[[ Provided text, beginning ]]

A new prion disease raises questions about whether Alzheimer’s and Parkinson’s could be infectious
Prion diseases are a rare class of brain disorders that are transmissible. A newly described addition to the prion diseases, Shy-Drager syndrome (SDS) or multiple system atrophy (MSA), has many features in common with Parkinson’s disease.
Many of the neurodegenerative diseases of the ageing brain are associated with the accumulation and deposition of specific proteins. It has long been suspected that neurodegenerative diseases in general may all ultimately be caused by this process of proteins getting caught in the wrong process, and misfolding.
This misfolding sets off a cascade of events: the proteins oligomerise (a number of identical molecules join together); accumulate; nucleate (form a nucleus or centre); polymerise (combine to build a structure with its components); self-replicate; and eventually, propagate and spread throughout the brain. Many of these protein changes also occur in the usual food cooking process (aggregation of proteins caused by heating) or food preparation (the solidification of proteins in the refrigerator).

[[ Provided text, end ]]

## [Activity]
Can you repeat, word for word, the part of the prion disease text starting at "A new prion" and ending at "with Parkinson’s disease."? These records come from a separate source, not from the text about prion disease.

[[ Source data, beginning ]]

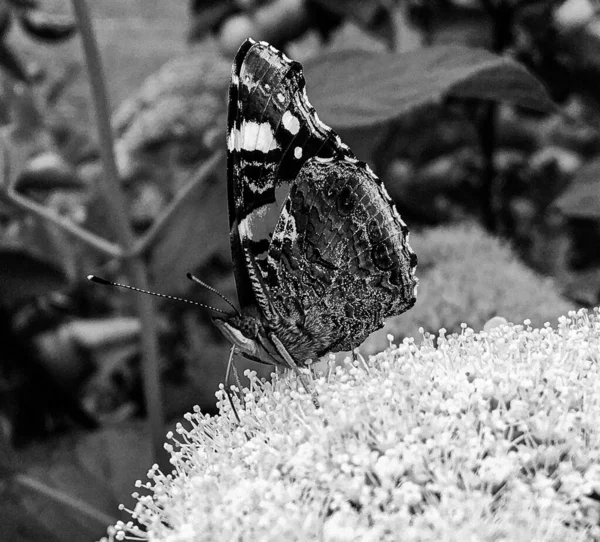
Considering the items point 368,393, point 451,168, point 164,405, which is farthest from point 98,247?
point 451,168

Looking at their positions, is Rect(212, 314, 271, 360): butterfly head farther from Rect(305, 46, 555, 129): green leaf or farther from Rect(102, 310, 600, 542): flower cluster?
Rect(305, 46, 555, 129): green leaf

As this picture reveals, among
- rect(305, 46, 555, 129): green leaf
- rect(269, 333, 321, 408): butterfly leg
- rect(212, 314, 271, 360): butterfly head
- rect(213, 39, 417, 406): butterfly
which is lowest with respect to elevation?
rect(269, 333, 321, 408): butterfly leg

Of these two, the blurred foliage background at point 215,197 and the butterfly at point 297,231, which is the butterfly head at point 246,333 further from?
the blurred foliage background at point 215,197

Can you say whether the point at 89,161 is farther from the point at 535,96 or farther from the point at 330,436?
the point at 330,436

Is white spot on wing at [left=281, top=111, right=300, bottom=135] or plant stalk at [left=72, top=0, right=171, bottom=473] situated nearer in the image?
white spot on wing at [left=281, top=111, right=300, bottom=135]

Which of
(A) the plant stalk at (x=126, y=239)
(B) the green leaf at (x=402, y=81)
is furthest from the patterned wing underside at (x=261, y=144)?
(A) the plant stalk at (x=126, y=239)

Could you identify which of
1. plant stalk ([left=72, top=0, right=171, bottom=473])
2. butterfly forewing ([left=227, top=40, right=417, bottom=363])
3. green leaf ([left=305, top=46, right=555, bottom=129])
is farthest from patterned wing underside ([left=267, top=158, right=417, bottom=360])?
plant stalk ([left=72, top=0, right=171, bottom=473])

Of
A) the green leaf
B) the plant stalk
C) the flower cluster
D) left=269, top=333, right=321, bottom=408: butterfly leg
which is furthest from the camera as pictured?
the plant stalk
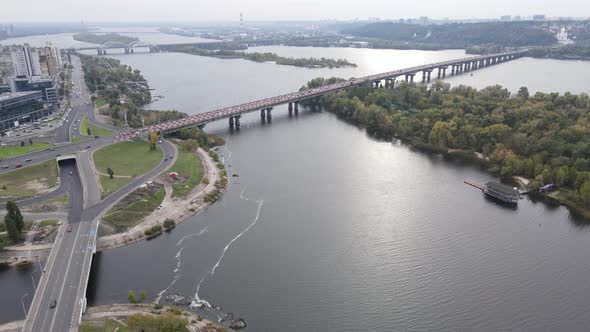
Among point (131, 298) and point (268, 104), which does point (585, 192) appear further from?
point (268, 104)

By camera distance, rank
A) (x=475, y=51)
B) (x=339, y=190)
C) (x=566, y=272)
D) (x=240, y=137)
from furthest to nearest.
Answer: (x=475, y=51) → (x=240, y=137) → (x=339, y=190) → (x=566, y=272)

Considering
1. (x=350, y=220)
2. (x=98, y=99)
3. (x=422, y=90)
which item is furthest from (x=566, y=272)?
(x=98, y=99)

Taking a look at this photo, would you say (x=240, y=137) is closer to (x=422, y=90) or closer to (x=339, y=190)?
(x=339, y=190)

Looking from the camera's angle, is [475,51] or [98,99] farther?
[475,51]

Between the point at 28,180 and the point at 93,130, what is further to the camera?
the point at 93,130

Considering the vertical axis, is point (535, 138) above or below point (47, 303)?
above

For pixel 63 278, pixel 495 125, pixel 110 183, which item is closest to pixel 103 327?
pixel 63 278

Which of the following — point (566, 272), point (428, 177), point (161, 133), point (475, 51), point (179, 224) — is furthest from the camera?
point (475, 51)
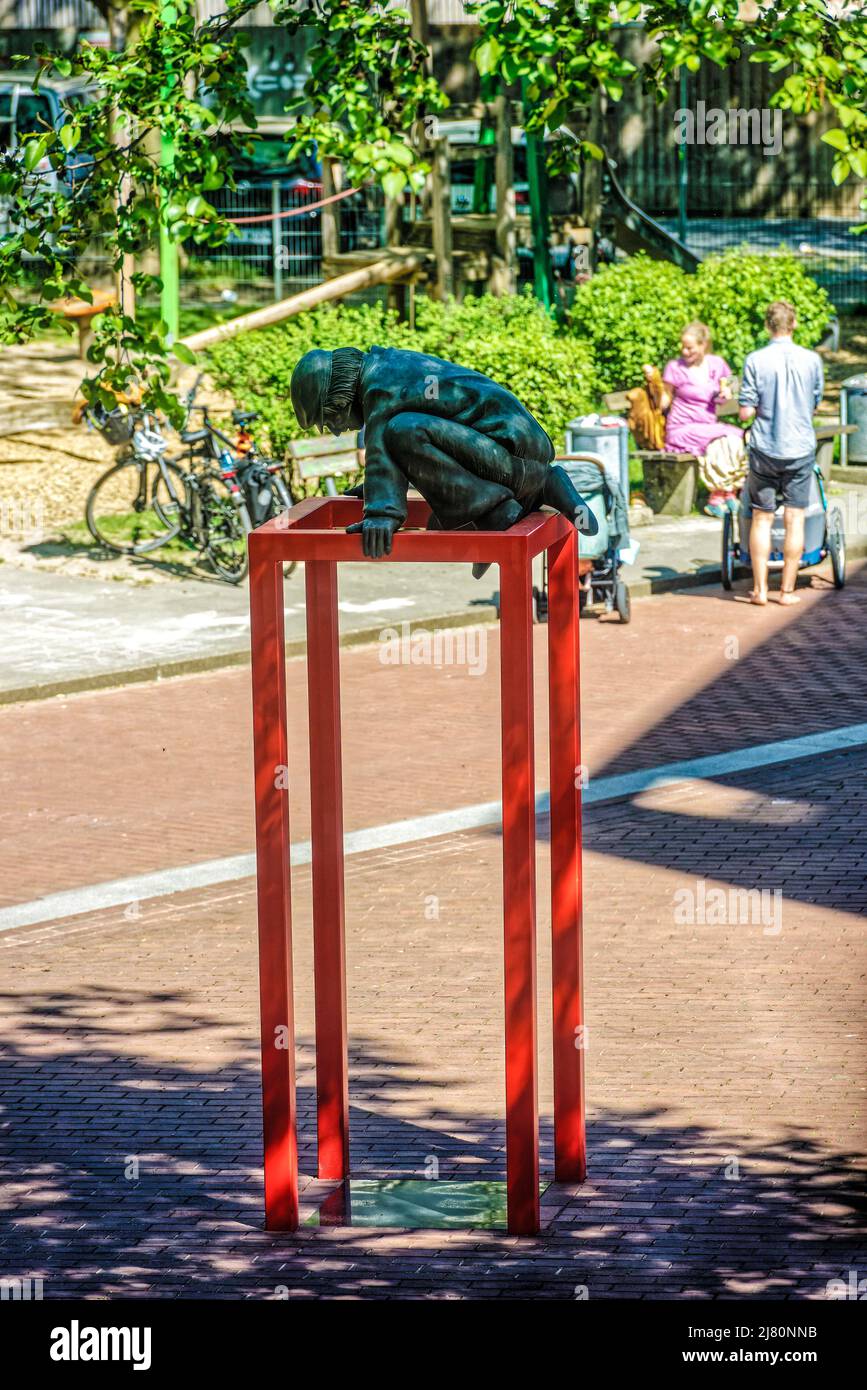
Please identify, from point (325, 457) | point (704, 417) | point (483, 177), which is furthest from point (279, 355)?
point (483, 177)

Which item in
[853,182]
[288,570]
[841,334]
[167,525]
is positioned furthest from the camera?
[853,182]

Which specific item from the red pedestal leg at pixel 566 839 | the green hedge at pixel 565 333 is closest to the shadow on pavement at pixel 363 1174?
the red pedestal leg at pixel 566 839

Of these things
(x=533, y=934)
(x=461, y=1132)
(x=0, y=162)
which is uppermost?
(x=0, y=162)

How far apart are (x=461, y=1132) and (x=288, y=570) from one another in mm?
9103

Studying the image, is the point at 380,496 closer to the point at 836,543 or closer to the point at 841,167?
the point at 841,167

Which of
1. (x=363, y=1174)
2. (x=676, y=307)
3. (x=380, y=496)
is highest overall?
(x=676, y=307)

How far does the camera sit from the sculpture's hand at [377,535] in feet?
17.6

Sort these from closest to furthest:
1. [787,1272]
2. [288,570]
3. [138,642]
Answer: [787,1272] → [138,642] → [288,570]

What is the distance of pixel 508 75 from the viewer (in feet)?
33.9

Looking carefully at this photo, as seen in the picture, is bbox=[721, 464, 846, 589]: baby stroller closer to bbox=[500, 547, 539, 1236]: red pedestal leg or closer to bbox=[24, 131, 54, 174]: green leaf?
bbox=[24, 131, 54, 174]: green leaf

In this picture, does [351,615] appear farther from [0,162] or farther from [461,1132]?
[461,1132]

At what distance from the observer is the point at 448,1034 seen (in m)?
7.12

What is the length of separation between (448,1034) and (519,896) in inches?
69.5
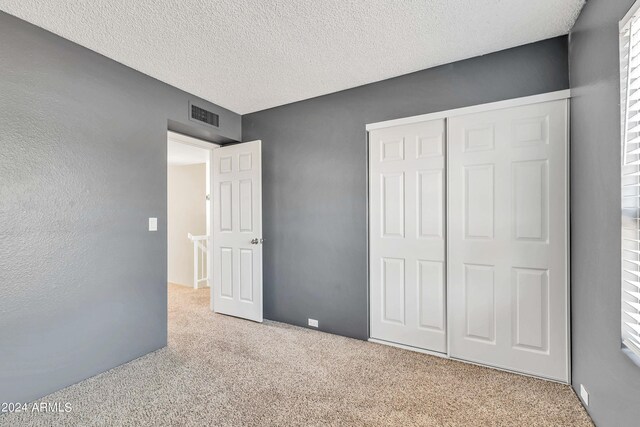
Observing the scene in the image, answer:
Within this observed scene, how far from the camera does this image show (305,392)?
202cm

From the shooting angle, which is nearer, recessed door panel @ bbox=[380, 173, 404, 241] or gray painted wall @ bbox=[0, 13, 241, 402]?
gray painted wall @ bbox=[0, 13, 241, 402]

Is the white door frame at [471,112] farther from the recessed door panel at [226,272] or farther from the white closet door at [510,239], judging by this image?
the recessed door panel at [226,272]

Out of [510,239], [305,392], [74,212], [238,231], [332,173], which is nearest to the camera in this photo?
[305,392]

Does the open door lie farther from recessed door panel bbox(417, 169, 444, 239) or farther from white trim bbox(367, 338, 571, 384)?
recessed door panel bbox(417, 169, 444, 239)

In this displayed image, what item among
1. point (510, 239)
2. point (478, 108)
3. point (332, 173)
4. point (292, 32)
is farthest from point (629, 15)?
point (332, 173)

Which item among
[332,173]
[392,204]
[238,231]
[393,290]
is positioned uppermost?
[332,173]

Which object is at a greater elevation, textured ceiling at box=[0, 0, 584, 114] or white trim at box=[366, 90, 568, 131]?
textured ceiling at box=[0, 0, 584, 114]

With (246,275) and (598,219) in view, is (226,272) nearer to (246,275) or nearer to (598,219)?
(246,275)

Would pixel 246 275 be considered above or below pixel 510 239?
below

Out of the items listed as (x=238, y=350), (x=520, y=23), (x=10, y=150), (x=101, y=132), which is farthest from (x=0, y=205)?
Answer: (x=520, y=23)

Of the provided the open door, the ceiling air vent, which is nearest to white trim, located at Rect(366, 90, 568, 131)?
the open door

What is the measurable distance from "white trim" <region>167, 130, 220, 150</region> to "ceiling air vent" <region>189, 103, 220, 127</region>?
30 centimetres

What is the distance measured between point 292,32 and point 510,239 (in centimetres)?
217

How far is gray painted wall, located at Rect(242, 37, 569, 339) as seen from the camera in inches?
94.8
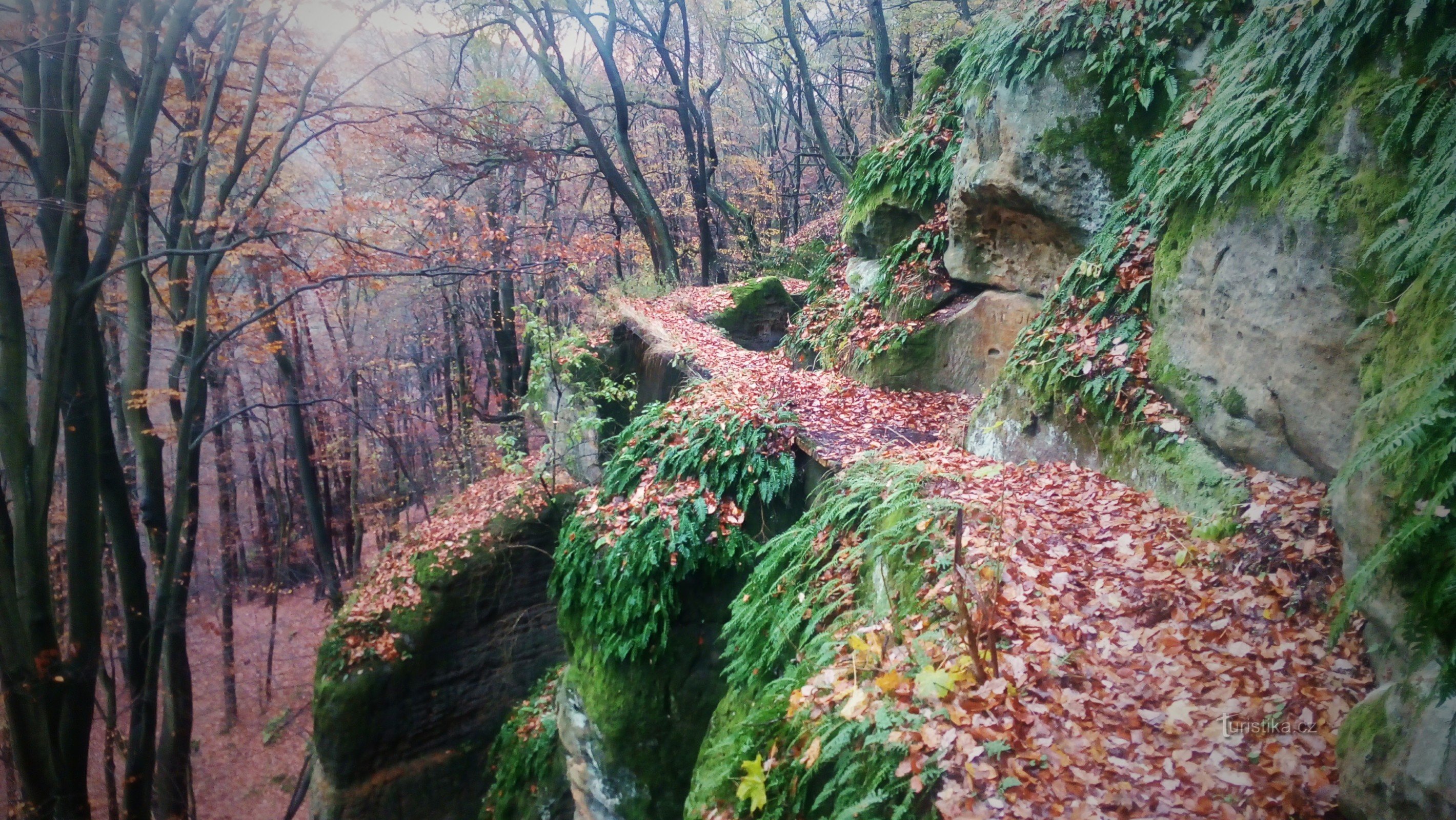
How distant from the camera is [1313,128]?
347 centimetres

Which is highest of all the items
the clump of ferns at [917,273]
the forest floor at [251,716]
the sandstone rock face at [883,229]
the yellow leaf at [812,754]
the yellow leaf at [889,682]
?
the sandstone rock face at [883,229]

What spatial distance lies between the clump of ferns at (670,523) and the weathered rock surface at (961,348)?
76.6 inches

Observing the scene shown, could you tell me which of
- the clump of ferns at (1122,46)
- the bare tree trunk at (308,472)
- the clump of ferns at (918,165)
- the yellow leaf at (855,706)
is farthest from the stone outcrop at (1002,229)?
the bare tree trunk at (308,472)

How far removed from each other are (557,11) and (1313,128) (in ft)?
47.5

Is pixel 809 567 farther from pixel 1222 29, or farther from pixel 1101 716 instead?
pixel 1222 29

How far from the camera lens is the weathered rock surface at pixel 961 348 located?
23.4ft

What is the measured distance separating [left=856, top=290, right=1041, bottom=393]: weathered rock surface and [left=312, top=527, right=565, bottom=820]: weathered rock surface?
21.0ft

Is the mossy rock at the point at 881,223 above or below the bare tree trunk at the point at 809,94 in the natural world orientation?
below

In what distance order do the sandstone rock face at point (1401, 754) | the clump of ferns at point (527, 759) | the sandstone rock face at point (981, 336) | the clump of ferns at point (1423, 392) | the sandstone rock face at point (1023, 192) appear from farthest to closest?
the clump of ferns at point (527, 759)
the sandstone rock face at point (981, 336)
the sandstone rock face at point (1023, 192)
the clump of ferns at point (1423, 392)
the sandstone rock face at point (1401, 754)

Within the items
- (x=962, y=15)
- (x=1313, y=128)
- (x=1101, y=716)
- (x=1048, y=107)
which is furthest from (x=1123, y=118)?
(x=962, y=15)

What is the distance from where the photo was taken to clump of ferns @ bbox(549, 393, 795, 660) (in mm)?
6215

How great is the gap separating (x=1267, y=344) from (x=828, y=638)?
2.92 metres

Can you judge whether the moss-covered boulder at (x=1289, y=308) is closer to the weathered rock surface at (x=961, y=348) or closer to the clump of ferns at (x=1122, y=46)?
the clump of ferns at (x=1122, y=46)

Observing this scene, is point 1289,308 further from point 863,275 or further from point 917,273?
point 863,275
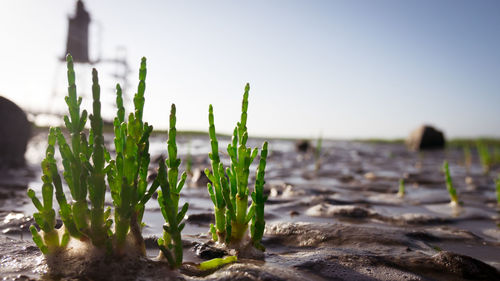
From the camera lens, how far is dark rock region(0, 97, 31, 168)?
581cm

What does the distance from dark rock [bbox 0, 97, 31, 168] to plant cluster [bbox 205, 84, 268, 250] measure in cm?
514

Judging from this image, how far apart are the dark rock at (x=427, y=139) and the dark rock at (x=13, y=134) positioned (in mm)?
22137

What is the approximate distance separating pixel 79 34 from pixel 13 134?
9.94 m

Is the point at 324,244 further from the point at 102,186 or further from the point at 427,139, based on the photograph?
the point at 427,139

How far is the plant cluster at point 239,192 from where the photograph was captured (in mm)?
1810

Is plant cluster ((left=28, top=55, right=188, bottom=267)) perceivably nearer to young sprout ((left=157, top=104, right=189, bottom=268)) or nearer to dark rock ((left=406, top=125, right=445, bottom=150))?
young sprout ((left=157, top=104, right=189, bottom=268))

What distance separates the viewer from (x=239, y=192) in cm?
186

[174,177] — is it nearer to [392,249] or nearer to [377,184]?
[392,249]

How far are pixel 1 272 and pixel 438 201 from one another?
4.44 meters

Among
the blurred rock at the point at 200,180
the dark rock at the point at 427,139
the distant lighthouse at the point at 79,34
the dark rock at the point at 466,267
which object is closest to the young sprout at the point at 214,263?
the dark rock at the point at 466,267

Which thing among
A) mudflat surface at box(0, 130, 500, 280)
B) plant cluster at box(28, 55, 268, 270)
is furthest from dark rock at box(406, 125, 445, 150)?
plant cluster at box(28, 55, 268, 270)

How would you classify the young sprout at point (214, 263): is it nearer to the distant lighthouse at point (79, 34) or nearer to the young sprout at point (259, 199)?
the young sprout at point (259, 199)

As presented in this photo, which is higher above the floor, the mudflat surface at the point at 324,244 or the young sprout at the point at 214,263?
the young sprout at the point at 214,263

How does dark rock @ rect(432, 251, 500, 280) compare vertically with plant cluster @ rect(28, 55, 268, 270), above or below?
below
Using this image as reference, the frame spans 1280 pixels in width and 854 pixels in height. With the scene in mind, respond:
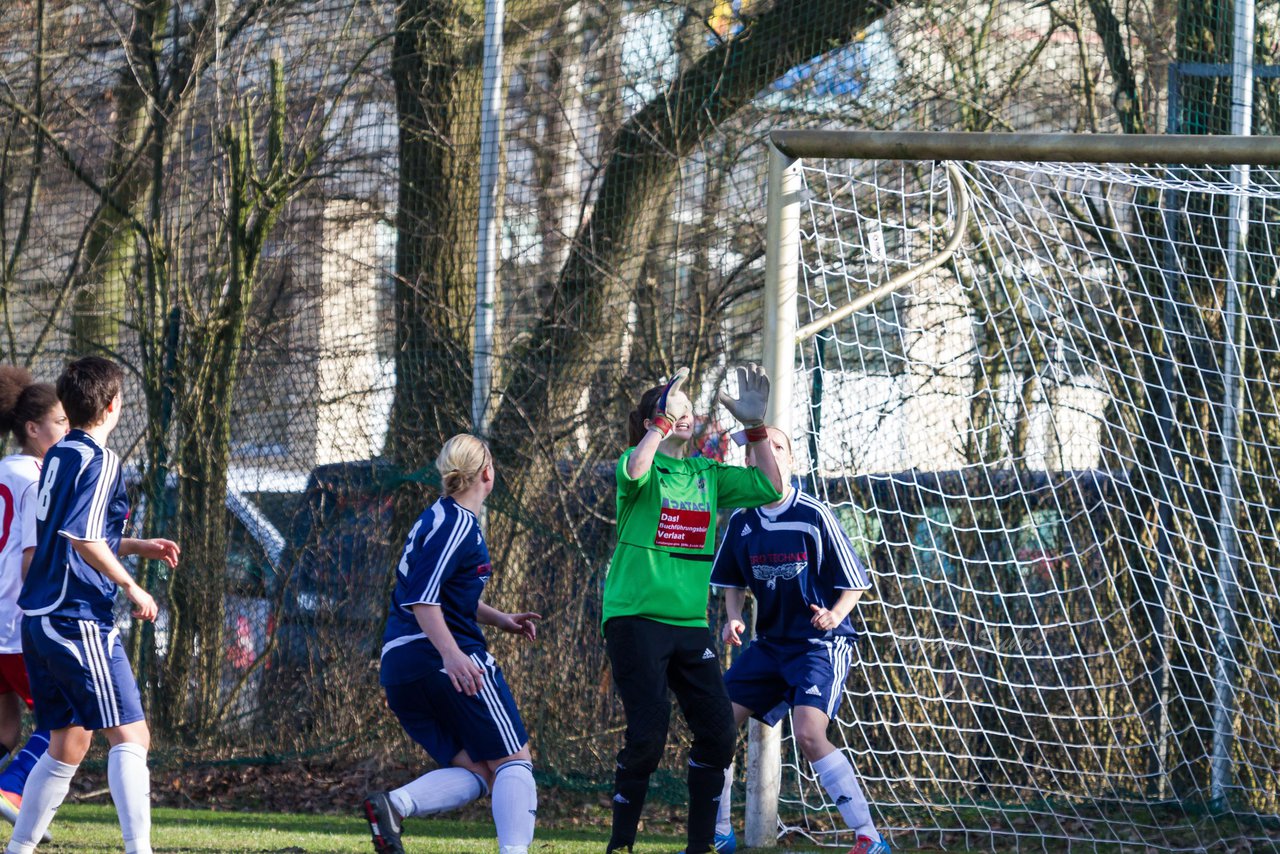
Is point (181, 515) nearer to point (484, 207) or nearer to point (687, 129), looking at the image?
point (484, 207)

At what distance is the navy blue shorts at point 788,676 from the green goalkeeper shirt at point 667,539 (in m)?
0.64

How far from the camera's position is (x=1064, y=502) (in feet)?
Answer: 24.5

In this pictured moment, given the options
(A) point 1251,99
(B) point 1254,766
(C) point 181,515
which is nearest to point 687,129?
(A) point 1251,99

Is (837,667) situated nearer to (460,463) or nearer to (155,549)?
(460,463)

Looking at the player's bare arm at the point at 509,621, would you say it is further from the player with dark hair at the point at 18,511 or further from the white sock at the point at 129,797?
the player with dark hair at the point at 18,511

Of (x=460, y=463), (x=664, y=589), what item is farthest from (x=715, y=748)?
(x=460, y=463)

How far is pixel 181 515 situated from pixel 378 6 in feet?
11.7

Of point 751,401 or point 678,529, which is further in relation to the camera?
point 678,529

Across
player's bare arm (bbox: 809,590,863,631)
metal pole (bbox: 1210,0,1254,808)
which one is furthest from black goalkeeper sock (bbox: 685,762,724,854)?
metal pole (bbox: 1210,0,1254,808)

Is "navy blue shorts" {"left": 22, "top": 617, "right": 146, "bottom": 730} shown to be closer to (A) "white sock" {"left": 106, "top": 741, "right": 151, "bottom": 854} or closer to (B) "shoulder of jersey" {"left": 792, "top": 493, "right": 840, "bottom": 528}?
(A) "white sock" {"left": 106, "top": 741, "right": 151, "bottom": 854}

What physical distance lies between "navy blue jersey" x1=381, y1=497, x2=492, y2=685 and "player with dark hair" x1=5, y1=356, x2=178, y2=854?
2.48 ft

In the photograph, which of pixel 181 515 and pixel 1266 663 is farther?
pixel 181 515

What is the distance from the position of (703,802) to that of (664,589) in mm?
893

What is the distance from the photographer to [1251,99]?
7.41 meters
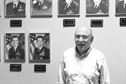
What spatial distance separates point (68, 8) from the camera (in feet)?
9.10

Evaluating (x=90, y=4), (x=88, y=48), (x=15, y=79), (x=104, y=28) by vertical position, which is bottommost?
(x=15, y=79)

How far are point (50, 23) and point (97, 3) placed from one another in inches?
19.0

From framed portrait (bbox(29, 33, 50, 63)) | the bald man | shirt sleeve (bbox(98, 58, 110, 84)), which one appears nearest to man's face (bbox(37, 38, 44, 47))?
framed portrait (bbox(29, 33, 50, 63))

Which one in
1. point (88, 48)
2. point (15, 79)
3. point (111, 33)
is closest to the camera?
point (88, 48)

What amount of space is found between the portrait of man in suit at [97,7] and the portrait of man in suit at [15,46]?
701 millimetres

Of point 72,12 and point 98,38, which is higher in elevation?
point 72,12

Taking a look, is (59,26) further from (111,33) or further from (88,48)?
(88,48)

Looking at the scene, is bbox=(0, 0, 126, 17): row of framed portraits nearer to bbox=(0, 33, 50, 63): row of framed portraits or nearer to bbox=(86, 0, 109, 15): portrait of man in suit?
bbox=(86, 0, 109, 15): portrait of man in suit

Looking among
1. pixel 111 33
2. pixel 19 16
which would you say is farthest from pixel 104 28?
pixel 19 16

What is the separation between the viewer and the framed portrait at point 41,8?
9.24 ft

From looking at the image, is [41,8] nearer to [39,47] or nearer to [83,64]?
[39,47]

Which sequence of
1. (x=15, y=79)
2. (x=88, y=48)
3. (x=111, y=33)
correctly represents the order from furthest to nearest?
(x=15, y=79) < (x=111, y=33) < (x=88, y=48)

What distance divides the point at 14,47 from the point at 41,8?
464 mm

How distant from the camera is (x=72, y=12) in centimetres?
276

[[ Source data, end ]]

## [Exercise response]
A new prion disease raises questions about whether Alzheimer’s and Parkinson’s could be infectious
Prion diseases are a rare class of brain disorders that are transmissible. A newly described addition to the prion diseases, Shy-Drager syndrome (SDS) or multiple system atrophy (MSA), has many features in common with Parkinson’s disease.